Poète, dramaturge et romancier, Arnaldo Calveyra est né en Argentine. L'essentiel de son oeuvre traduite en français est publié chez Actes Sud et aux éditions Le Temps qu'il fait. Il vit et travaille à Paris depuis les années 1960.
ATHÈNES. Le festival de visages n'a pas cessé de la matinée. Inlassablement, j'essuie mes lunettes pour ne pas en manquer un seul, pour ne pas être privé de cette religion du regard. Le café grec se prend comme une hostie, il exige l'intronisation de la bouche, la nourriture rêve d'une présence au moment où elle est mâchée, des silhouettes de dieux entrent dans le champ, encore des dieux, dans ce flamboiement que le vent soudain retombé laisse s'instaurer dans la ruelle qui mène au Parthénon. Au lieu de monter (ce qu'il avait fait toute la journée), le Parthénon d'hier soir descendait et maintenant se pose, de tigre qu'il était, il se mue en colombe pour rentrer la nuit au pigeonnier.
Parfois, je le sais, je gêne à peine les pas de celui qui revient, quand la tige s'épanouit en marguerite. J'avance et la rue s'apaise au milieu de la foule. Je monte une viole au balcon qui passe, la mer arrive goutte après goutte, un poisson dans chacune, nulle rivière n'est absente de ma mémoire. Le temps qui ne passe pas est un temps impavide, mon temps favori, un mot qui n'a pas d'accent.
Je t'écoute, tu racontes mieux que personne qui nous fûmes,
quelles fleurs arrivèrent, se levèrent en quête des maisons, s'arrêtèrent au carrefour pour faire leurs comptes, et voilà que tu pries pour une eau silencieuse de rivière, "suis-moi" dit la pigeonne et le pigeon prit une autre direction pour la surprendre à son retour par un chemin inhabituel.

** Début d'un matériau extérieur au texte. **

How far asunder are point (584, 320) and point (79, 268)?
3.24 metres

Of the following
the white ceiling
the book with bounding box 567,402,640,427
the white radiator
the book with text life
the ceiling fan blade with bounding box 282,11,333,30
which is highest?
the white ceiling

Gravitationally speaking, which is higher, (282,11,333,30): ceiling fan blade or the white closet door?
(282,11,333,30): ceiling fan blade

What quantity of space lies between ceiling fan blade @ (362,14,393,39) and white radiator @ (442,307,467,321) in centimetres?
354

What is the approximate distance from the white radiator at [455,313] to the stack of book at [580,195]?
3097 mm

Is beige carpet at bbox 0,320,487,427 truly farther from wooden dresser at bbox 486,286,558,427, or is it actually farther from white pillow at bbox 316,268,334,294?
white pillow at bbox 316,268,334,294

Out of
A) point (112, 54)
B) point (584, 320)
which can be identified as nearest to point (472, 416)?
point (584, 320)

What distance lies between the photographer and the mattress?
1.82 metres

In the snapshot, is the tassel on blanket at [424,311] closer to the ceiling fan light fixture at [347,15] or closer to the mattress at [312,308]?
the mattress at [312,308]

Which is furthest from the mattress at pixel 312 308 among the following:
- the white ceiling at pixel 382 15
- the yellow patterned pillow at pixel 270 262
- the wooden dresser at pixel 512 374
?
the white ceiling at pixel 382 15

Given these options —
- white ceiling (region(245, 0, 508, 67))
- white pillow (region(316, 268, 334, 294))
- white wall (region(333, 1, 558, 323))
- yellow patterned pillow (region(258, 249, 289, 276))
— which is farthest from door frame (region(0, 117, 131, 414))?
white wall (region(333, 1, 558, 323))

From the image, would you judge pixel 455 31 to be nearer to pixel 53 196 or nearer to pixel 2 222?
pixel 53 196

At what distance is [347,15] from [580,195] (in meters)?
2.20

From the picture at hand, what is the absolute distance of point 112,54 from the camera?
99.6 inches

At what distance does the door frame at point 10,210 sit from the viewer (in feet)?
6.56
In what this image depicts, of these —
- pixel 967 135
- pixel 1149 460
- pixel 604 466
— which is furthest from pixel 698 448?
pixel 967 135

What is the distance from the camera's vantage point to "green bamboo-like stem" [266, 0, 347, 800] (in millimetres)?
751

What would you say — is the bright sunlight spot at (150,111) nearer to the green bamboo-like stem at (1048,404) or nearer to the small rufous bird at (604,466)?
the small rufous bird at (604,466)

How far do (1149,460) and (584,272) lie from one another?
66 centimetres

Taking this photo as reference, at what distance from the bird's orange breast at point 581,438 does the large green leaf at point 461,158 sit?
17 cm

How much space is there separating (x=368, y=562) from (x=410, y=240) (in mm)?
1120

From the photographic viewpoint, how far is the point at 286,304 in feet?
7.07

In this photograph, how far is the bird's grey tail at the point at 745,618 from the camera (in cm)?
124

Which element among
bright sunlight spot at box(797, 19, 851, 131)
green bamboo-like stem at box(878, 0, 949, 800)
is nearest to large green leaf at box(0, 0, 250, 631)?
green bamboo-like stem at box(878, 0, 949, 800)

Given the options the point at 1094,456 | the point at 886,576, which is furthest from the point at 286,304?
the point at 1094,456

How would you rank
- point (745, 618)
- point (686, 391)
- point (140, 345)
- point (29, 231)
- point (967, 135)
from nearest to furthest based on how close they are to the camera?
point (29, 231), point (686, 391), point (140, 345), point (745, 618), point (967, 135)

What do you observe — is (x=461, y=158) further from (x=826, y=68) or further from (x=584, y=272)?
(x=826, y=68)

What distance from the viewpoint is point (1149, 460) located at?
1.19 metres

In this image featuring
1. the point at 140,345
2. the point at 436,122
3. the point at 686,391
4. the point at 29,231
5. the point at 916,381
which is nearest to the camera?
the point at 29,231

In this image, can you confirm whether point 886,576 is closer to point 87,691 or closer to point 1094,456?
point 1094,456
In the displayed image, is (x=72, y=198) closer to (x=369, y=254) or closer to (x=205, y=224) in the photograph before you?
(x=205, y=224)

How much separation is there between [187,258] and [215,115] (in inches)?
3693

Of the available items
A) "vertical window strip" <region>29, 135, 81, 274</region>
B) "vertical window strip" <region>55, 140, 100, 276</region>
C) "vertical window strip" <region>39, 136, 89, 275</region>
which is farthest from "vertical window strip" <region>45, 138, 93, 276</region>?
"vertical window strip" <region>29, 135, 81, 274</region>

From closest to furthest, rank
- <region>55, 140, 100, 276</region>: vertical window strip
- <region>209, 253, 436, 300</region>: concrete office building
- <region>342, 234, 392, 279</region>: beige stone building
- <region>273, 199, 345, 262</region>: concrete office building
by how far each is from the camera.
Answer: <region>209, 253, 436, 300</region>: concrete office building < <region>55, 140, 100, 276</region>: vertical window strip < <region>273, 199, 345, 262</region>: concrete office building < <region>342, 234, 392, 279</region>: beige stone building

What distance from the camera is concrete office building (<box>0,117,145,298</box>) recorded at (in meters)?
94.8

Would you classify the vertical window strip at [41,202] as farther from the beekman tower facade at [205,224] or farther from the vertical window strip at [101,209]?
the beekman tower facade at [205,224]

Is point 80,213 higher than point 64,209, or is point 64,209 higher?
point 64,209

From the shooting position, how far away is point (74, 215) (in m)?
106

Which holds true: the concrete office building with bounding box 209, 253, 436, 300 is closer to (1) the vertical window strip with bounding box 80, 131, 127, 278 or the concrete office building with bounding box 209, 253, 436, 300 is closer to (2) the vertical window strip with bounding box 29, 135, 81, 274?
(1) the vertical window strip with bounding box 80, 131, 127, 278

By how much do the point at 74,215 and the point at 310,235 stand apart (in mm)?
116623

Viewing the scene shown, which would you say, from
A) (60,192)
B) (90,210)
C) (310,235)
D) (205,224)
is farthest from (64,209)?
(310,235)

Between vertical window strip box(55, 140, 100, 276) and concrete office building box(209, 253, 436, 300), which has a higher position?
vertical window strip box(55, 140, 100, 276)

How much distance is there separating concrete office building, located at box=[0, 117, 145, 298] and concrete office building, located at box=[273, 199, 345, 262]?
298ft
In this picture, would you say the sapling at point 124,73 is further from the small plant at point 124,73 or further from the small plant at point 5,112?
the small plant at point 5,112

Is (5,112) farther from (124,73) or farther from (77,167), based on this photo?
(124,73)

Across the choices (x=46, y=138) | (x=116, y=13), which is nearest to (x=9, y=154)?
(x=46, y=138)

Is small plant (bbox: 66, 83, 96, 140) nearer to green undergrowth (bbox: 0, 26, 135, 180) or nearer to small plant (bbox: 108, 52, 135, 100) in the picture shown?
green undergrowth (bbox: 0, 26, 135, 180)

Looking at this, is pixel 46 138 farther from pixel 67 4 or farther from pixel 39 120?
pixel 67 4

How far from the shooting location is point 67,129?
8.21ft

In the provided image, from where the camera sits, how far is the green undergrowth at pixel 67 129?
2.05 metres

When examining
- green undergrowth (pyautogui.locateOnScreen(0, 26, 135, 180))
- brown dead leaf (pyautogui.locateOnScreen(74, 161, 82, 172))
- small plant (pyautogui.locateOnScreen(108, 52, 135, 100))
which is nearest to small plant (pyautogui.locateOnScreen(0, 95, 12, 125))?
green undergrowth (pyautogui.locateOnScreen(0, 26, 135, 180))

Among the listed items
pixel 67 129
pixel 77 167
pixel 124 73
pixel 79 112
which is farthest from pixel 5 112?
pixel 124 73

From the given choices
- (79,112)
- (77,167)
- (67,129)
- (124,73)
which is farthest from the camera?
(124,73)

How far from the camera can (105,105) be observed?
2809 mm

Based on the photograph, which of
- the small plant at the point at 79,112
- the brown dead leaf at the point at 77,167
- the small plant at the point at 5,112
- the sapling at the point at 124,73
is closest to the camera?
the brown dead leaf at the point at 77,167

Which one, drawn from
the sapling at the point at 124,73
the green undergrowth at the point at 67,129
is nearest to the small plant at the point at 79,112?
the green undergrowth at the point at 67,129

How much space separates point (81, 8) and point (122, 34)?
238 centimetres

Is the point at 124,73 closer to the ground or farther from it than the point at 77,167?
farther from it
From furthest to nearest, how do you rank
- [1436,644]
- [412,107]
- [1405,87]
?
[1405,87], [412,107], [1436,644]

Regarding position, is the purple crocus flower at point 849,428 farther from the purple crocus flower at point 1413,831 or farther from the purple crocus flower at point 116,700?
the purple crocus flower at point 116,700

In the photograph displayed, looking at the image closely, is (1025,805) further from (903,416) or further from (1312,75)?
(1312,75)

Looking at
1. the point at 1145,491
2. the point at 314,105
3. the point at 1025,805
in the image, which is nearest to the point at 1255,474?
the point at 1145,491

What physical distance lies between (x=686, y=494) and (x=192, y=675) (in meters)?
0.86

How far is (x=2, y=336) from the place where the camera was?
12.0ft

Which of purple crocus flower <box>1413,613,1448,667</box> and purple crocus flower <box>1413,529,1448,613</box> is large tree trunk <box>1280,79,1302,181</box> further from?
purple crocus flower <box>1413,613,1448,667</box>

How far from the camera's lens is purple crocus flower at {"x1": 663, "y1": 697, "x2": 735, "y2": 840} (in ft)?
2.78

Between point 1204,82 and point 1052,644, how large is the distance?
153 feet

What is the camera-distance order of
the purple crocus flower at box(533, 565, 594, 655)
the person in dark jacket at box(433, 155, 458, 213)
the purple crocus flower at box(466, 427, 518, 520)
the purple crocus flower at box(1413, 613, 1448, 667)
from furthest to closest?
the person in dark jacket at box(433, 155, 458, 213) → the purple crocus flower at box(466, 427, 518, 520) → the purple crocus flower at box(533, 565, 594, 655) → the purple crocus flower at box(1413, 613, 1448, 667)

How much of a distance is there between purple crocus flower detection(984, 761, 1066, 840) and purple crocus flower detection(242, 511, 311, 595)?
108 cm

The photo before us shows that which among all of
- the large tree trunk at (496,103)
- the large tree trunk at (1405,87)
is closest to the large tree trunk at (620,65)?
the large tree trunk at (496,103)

Qui saurait dire l'âge de cette matinée, calculer ne serait-ce que par énigmes les séjours du soir ?, nous voudrions savoir tant de choses ! Toi peut-être, le plus ardent, toi qui restais debout pour les entendre, la meilleure façon pour une ombre de se profiler et de dire la peine ou la joie. Cela ne sert à rien, ou presque, de penser aux âges de la lumière, si nous les ressentons à travers le corps et les prenons pour un encouragement à une forme de vie qui, loin de stagner dans les jours, passe en visite chez chacun de nous. Il y aurait toujours moyen pour toi, ami cher (maintenant que tu t'es refermé comme une fleur à l'arrivée de l'automne sous un soleil atténué), de te moquer d'une page, aussi géniale soit-elle. Toujours moyen pour toi de la prendre pour ce qu'elle est sûrement : une sainte assemblée de mots.